In an essay published by Baptist News Global on Sept. 11, Susan Shaw, a professor working for the Women, Gender and Sexuality Studies Program at OSU’s College of Liberal Arts, said that White Christians who deny climate change are a contributing factor to the wildfires.
“The West is burning while most White Christians turn away from the root causes of the devastation,” Shaw wrote.
Shaw’s essay asserts that climate change is undeniably the reason why the wildfires have grown in intensity. However, she also argues that the fact that so many White Christians do not believe in climate science is also a contributing factor. To make her case, she presents statistics that she believes proves that White Christians do not care about the environment.
“Just over half of White mainline Protestants agree that climate change is a crisis or major problem. Only 44 percent of White evangelicals say the same. Nearly a quarter say it’s not a problem at all… Despite the overwhelming scientific consensus on the role of human activity in climate change, only about 40 percent of White mainline Protestants, 45 percent of White Catholics and 28 percent of White evangelicals accept this fact.”
She further tries to link “the intersecting systems of racism and global capitalism” as well as white supremacy, arguing that all three have to be dismantled “if we have any hope of averting irreversible climate disaster.” (Related: California environmental professor argues ‘White supremacy’ is the cause of wildfires and hurricanes.)
In an interview with conservative watchdog and alternative news outlet Campus Reform, Shaw doubled down on her argument and claimed that her language wasn’t divisive nor charged.
“It’s descriptive,” she said, “and it’s the language the research I cited uses to look at climate science beliefs across Christians.”
As for why she chose to focus on White Christians, she claimed that the research shows that White Christians are more likely to “deny, minimize or ignore climate science” than their Black, Latino or Asian counterparts. She then argued that the race and social class of the White Christians are what makes them more likely to deny climate change.
In addition to blaming White Christians, Shaw also turned her ire on Republicans. She pointed to a Pew Research survey that shows that over 70 percent of Democrats believe in man-made climate change, while only 22 percent of Republicans do. Their political affiliation, she argued, might be driving their beliefs more than their religious affiliation.
Shaw, who is critical of President Donald Trump, also linked the White Christians, particularly White evangelicals, who support him to his administration’s rolling back of over 100 environmental protection regulations. This, she argued, helped further justify the belief White Christians supposedly hold that “God won’t let climate change destroy the earth.”
Shaw quoted Anthea Butler of the University of Pennsylvania, who said that the support White Christians have given to Trump “cannot be separated from the history of evangelicals’ participation in and support for racist structures in America.”

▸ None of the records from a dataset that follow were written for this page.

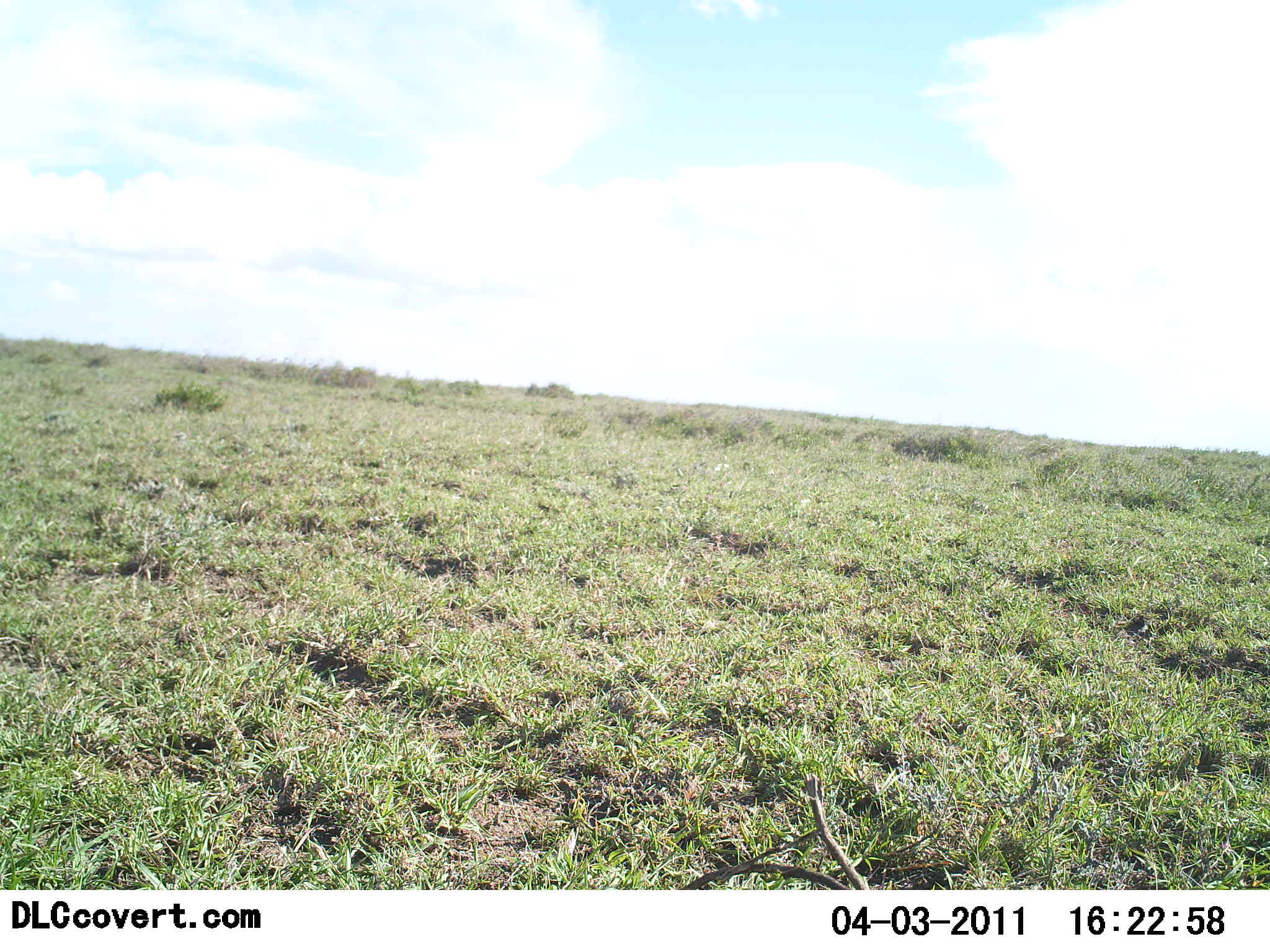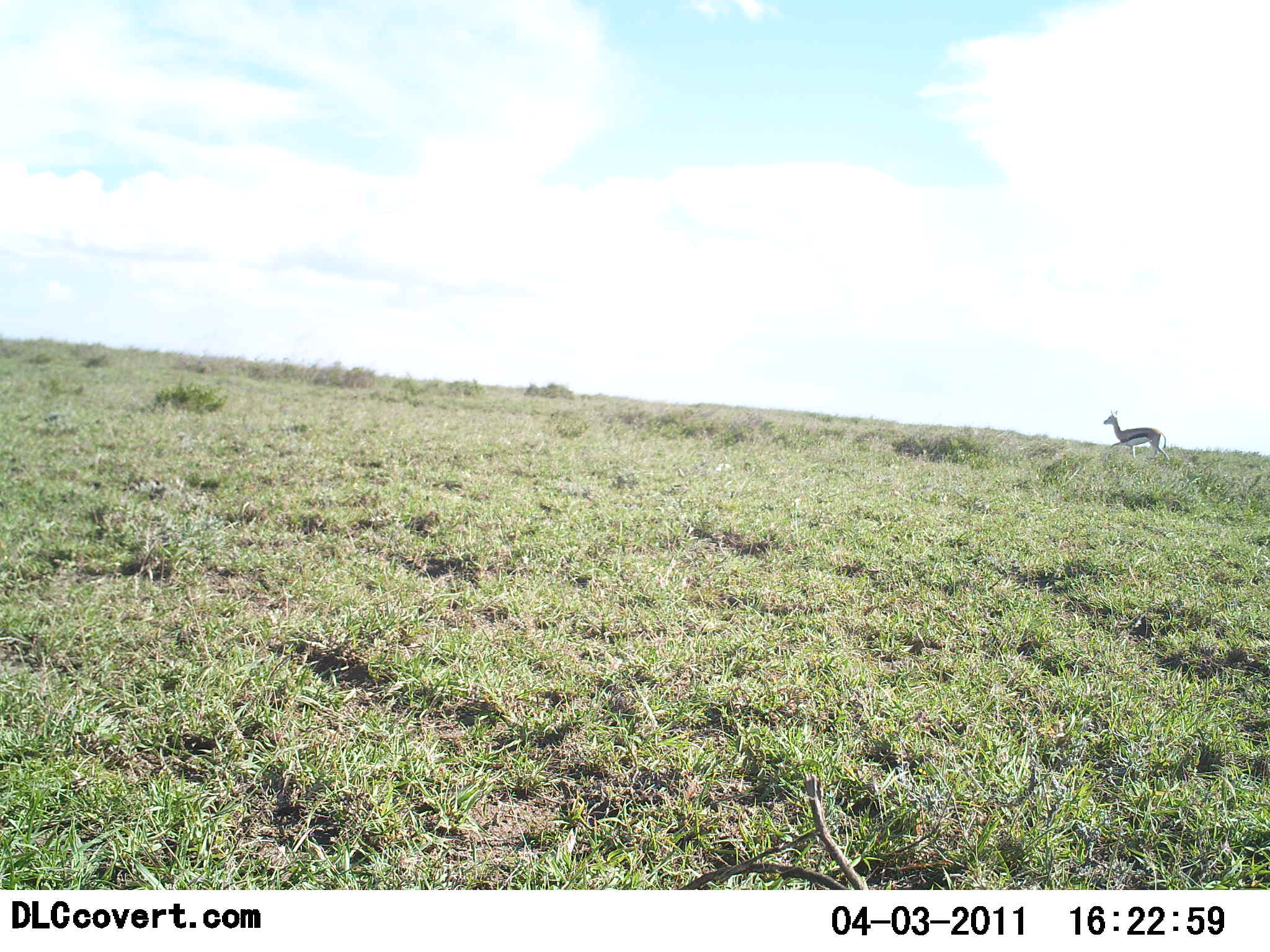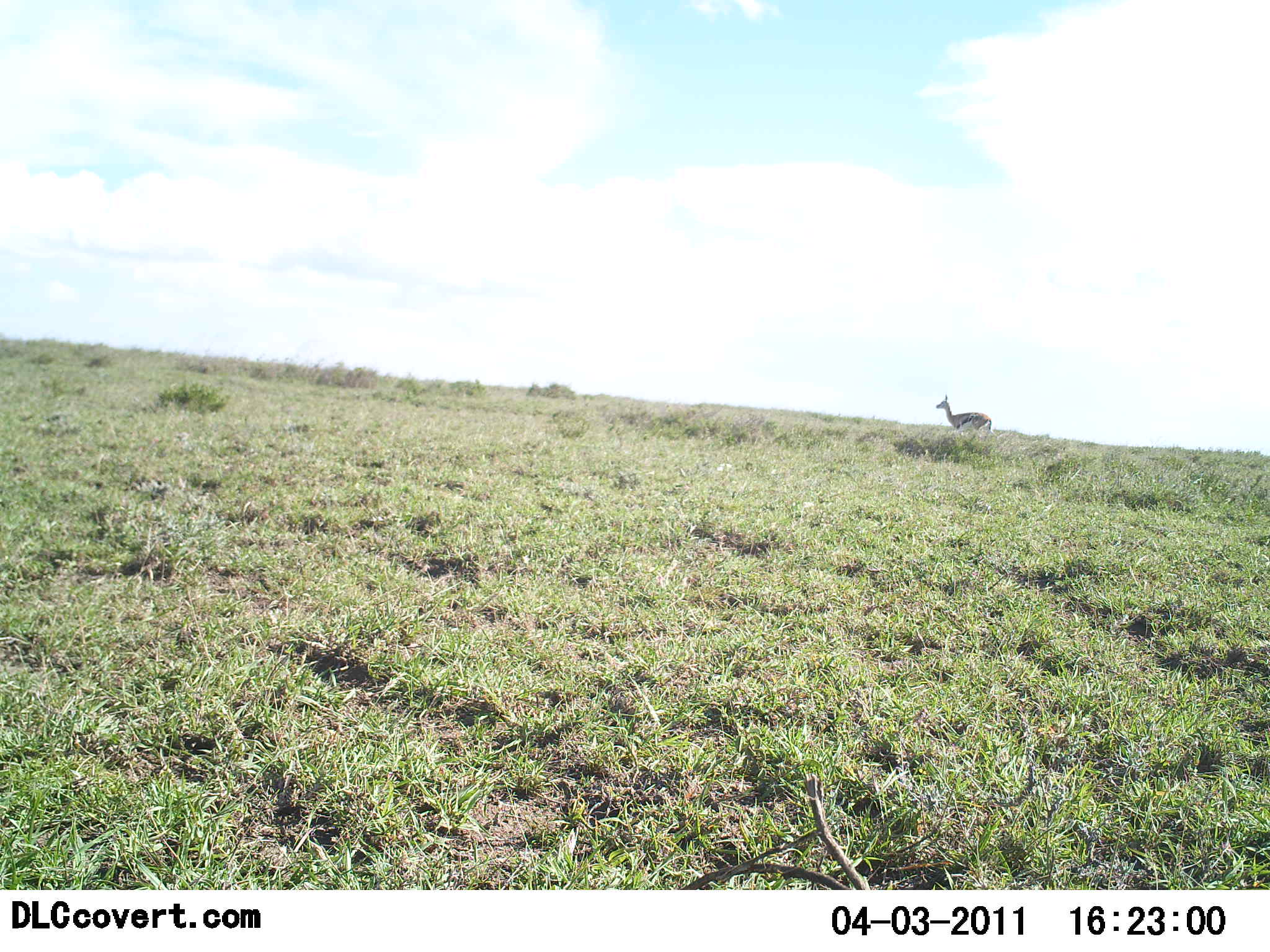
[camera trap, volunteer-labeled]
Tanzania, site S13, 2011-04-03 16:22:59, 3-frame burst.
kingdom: Animalia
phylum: Chordata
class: Mammalia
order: Artiodactyla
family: Bovidae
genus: Eudorcas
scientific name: Eudorcas thomsonii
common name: thomson's gazelle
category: gazellethomsons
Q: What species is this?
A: Gazellethomsons (thomson's gazelle) (Eudorcas thomsonii).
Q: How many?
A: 1.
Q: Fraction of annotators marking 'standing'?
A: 23%.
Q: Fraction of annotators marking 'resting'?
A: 0%.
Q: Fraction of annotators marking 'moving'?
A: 77%.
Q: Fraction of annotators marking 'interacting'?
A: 0%.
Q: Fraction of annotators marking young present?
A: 0%.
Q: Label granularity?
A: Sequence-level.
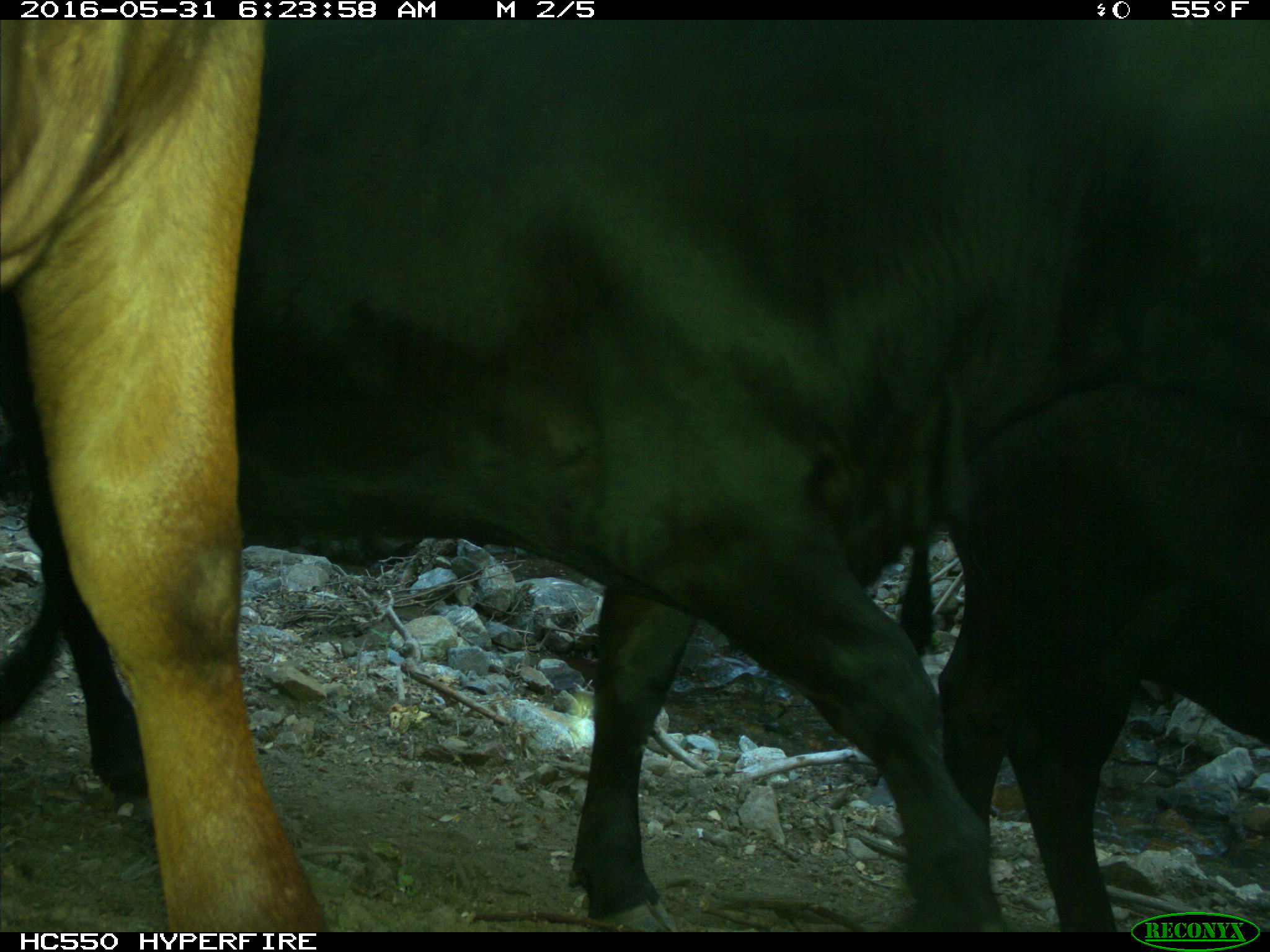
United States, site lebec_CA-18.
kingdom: Animalia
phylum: Chordata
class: Mammalia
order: Artiodactyla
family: Bovidae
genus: Bos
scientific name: Bos taurus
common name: domestic cow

While Shaw puts a lot of focus on religion, race, social status and political affiliation as a cause of the wildfires. Research, however, has shown that the mismanagement of forests and exceedingly stringent environmental regulations are a greater factor with regards to California’s wildfires.
“It’s not climate change that’s burning up the forests, killing people and destroying hundreds of homes; it’s decades of environmental mismanagement that has created a tinderbox of unharvested timber, dead trees and thick underbrush,” said Chuck DeVore, vice president of national initiatives at the Texas Public Policy Foundation.
An analysis by NPR has also shown that California and Oregon are quite far behind in their stated goal of treating several million acres of wildlands and forests through controlled burns, selective thinning of trees and brush and restoration projects.
Andrew Sanchez Meador, director of the Ecological Restoration Institute at the Northern Arizona University, argues that, even if climate change were responsible for the wildfires, the treatments that California and Oregon have been implementing “haven’t really been at the scale that they need to be to offset” the conflagrations.
When confronted with this evidence, however, Shaw doubled down on her argument saying that, if she had a chance to rewrite her essay, she would mention the fire suppression policies of the West Coast states, but that both it and the weather “have created a problem that is ripe for climate change to lead to these kinds of fires that are unlike what we’ve seen before.”